Nachdem ich vor ein paar Tagen das zirkushafte Treiben am Hafen von Valparaiso beschrieben habe, nehme ich euch nun mit auf die Hügel ( cerros), die sich, bedeckt von einem bunten Dächermeer, über die unteren Viertel der Stadt erheben.

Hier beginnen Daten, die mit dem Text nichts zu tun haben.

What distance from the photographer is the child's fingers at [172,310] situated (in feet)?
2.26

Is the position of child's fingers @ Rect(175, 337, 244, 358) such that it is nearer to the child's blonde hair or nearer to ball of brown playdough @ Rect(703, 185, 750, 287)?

Mit knatternden, hundertjahrealten Zahnradbahnen ( ascensores) gelangt man dort hinauf. Bevor ich allerdings den richtigen Aufzug gefunden habe, schlage ich prompt einen bald dubios erscheinenden, ansteigenden Weg ein. Ich merke erst gar nicht, dass niemand sonst hier unterwegs ist. Nur Straßenhunde die in stinkenden Bergen Müll wühlen. Die Häuser wirken heruntergekommen. Ich überlege schon kehrt zu machen, als mir ein junger Mann entgegen kommt und mir bedeutet, ich solle besser nicht weiter hinaufsteigen. Es bestehe Gefahr, ausgeraubt zu werden. Er begleitet mich wieder hinunter und zeigt mir den Eingang zum Aufzug, wo einige andere Besucher Schlange stehen. Ich bin ihm dankbar. Es war das erste Mal, dass ich mich in Chile kurz unsicher gefühlt habe. An manchen Orten sollte ich mich tatsächlich an die Pfade halten, die auch von anderen Touristen gegangen werden.
Bei meinem Spaziergang auf den cerros werde ich mit malerischen Ausblicken auf Hafen und Meer belohnt. Ich habe kein Ziel, wandere nur in der Sonne durch die ansteigenden und abfallenden Gassen, tauche meinen Blick in die satten Farben der Fassaden. Alles wirkt ziemlich ruhig und mein Geist ist angenehm schläfrig. Irgendwann finde ich ein nettes Café, wo ich das Wlan nutze, um kaffeetrinkend mit meinem mir fehlenden F zu schreiben. Wann immer ich kann, schicke ich ihm Bilder und Worte um das, was ich hier erlebe. Wie gern würde ich die ganze Erfahrung hier mit ihm teilen.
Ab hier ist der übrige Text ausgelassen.